Menjadi konsensus sakral, karena bagi Durkheim, konsensus masyarakat
merupakan hasil dari kesadaran kolektif. Kesadaran kolektif sama sekali
30
membungkus keseluruhan kesadaran kita dan dalam segala hal, kesadaran kita
serupa dengan kesadaran kolektif. Durkheim pun menekankan tentang teori sakral,
yang mengatakan bahwa yang sakral itu adalah masyarakat. Menurut Durkheim
sumber agama adalah masyarakat, dan agama adalah ”sesuatu yang amat bersifat
moral” yang bersumber dari moralitas kolektif (moral community). Itu sebabnya ia
menyebut yang sakral itu adalah masyarakat dan lawan dari itu yang ia sebut
profan adalah individu.
1.2.4. Integrasi Sosial
Menurut Durkheim, integrasi sosial dalam suatu masyarakat terwujud
jika seluruh anggota masyarakat itu mampu membangun suatu collective
consciousness. Kondisi dimana masyarakat memiliki hakikat solidaritas sosial dan
kohesi sosial yang tinggi. Dalam masyarakat seperti ini, moralitas kolektif sangat
dijunjung tinggi, karena telah menjadi konsensus bersama.
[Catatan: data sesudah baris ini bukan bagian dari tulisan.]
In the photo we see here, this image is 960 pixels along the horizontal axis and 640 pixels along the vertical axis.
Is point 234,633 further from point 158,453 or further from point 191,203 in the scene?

Kesadaran kolektif akan menciptakan kekuatan yang cukup untuk
menanamkan sikap moral yang merupakan dasar suatu keteraturan sosial yang
bersifat integratif. Dalam rangka mewujudkan hal itu, maka menurut Durkheim,
pendidikan harus dimajukan. Pendidikan didefenisikan sebagai proses di mana
individu mendapatkan alat-alat fisik, intelektual dan nilai-nilai moral yang
diperlukan untuk berperan dalam masyarakat.
Yang hendak ditekankan Durkheim tentang kesadaran kolektif yaitu:
Pertama, kesadaran kolektif terdapat dalam kehidupan sebuah masyarakat ketika
dia menyebut “keseluruhan” kepercayaan dan sentimen bersama. Kedua,
31
Durkheim memahami kesadaran kolektif sebagai sesuatu terlepas dari dan mampu
menciptakan fakta sosial yang lain. Kesadaran kolektif bukan hanya sekedar
cerminan dari basis material. Ketiga, kesadaran kolektif baru bisa “terwujud”
melalui kesadaran-kesadaran individual.
Durkheim juga menekankan peranan agama dan ide tentang yang suci
adalah produk kehidupan kolektif; kepercayaan dan ritus agama juga memperkuat
ikatan-ikatan sosial di mana kehidupan kolektif itu bersandar. Dengan kata lain
hubungan antara agama dan masyarakat memperlihatkan saling ketergantungan
yang sangat erat. Pada intinya menurut Durkheim, kepercayaan-kepercayaan
agama memperlihatkan kenyataan masyarakat itu sendiri dalam bentuk simbolis.
Misalnya dalam ritus agama, mempersatukan individu dalam kegiatan bersama
dengan satu tujuan bersama dan memperkuat kepercayaan, perasaan dan
komitmen moral yang merupakan dasar struktur sosial. Jadi ide tentang kesadaran
kolektif, yang sakral, solidaritas, ritus dan sebagainya yang bersifat nonmaterial
itu dimanifestasikan dalam perasaan bersama serta kegiatan bersama menjadi
bukti adanya integrasi sosial dalam masyarakat.